__PROBLEM TO SOLVE__: Beginning with the line that holds "Sketchbook 2" and ending with the last line of the entries, please output each line exactly, apart from any pictures.

Dataset excerpts
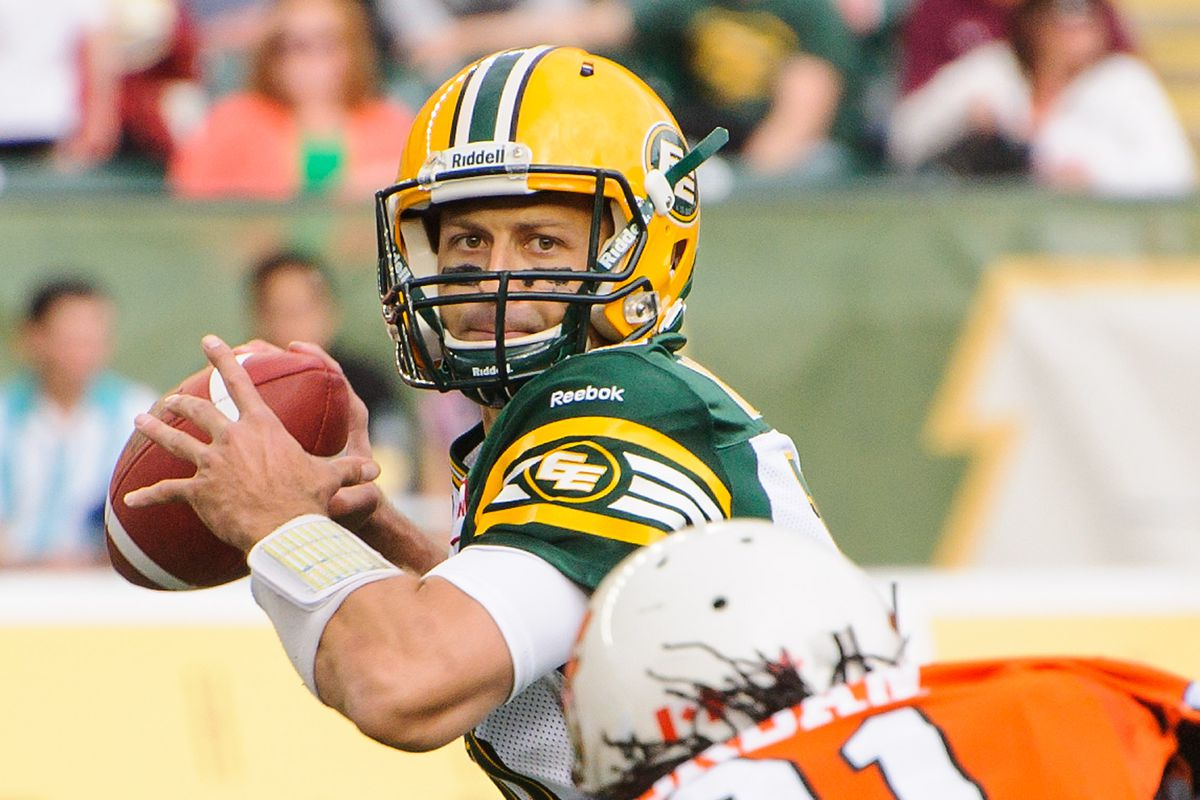 Edmonton Eskimos quarterback Mike Reilly is a supporter of the You Can Play project.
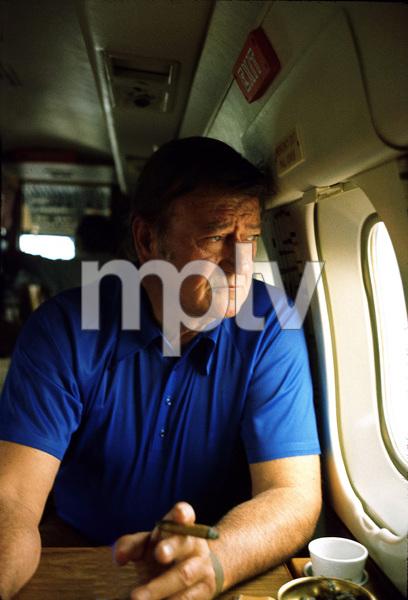 John Wayne, 1973. © 1978 David Sutton - Image 0898_3074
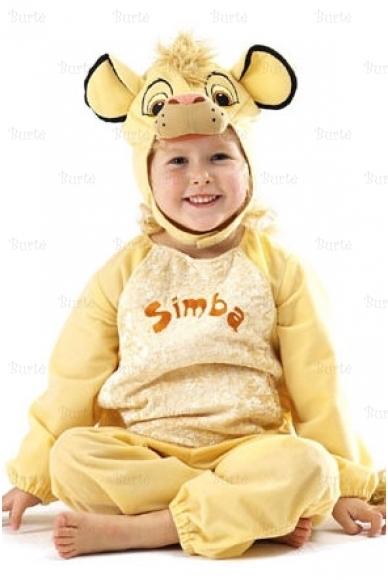 Liūtuko kostiumas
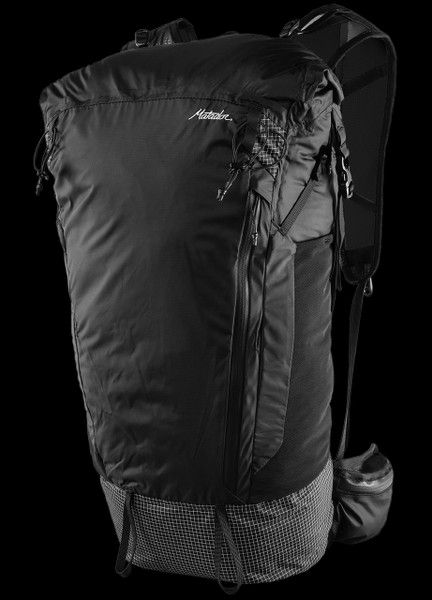 Matador Freerain 28 Waterproof Packable Backpack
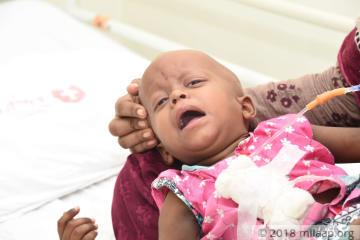 support-baby-makamathi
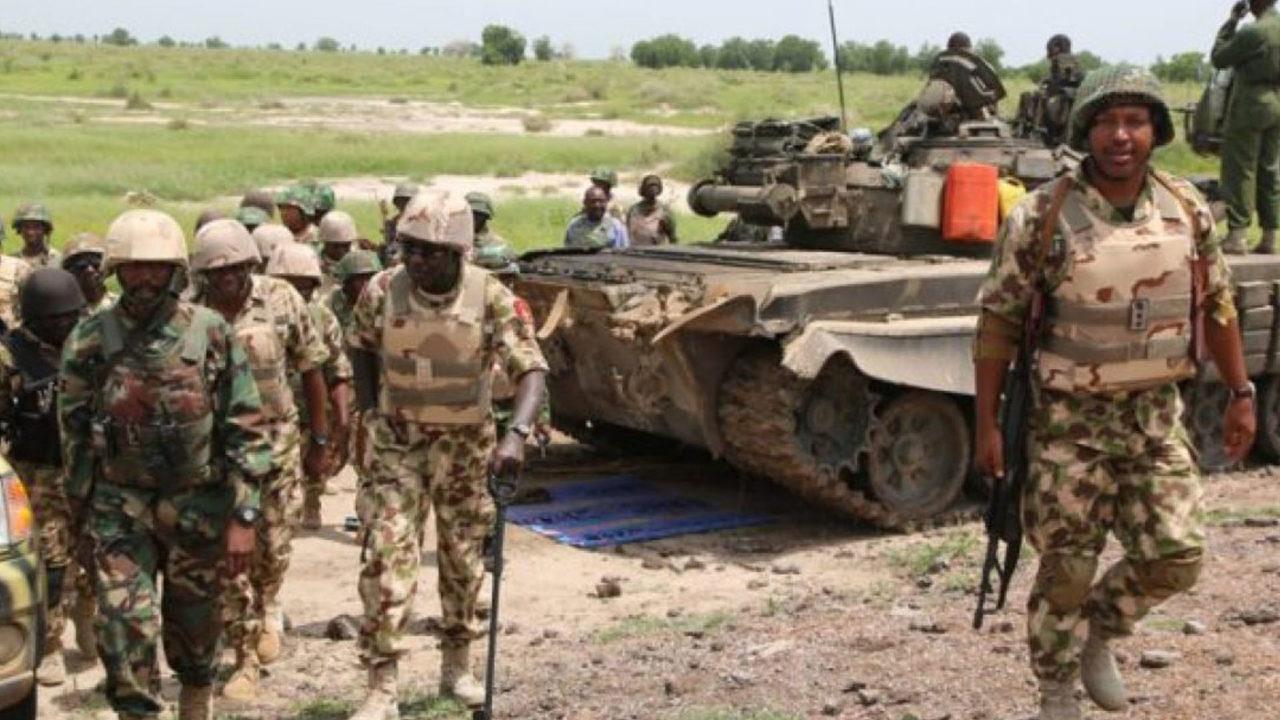 https://www.westafricanpilotnews.com/wp-content/uploads/2020/07/Boko-Haram-ISWAP-Surrenders-07-24-1280x720.jpg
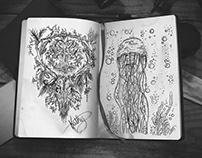 Sketchbook 2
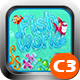 Fish World Jigsaw Puzzle Game (Construct 3 | C3P | HTML5) Admob and FB Instant Ready - CodeCanyon Item for Sale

__ANSWER AREA__:
 Sketchbook 2
 Fish World Jigsaw Puzzle Game (Construct 3 | C3P | HTML5) Admob and FB Instant Ready - CodeCanyon Item for Sale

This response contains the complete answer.